* **TO DO**
Could you output the entries that follow exactly, omitting any pictures they contain?

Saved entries
Start of Block
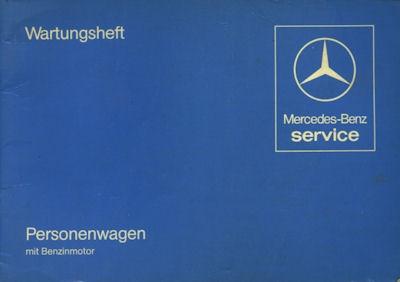 Mercedes-Benz Typ 123 126 107 Wartungsheft 1981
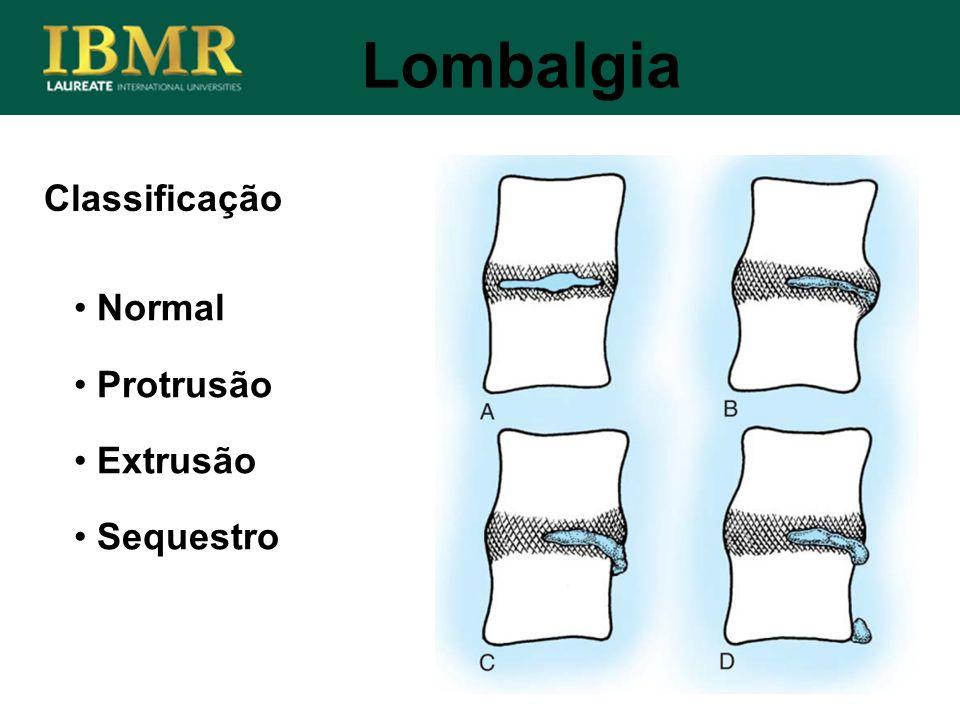 Classificação Lombalgia Normal Protrusão Extrusão Sequestro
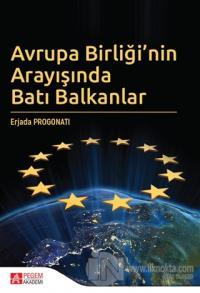 Avrupa Birliği'nin Arayışında Batı Balkanlar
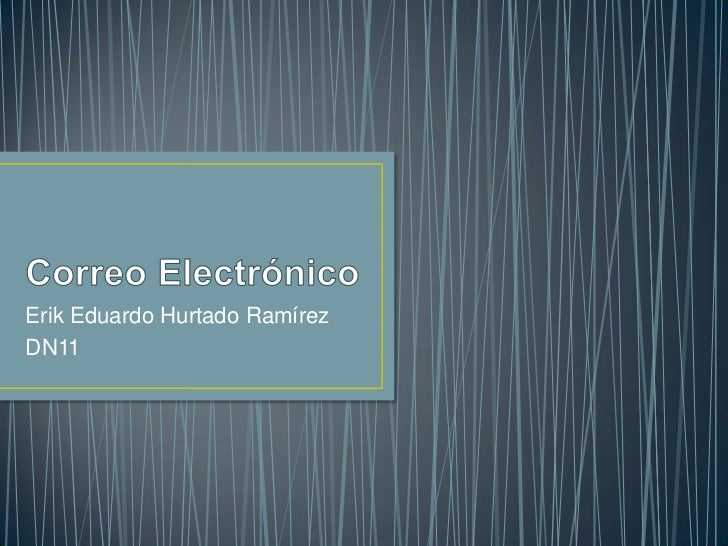 Correo Electrónico <br />Erik Eduardo Hurtado Ramírez <br />DN11 <br />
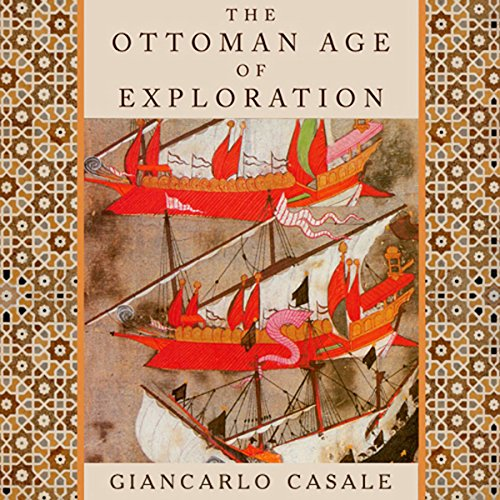 The Ottoman Age of Exploration audiobook cover art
End of Block
* **WRITTEN SOLUTION**
 Mercedes-Benz Typ 123 126 107 Wartungsheft 1981
 Classificação Lombalgia Normal Protrusão Extrusão Sequestro
 Avrupa Birliği'nin Arayışında Batı Balkanlar
 Correo Electrónico <br />Erik Eduardo Hurtado Ramírez <br />DN11 <br />
 The Ottoman Age of Exploration audiobook cover art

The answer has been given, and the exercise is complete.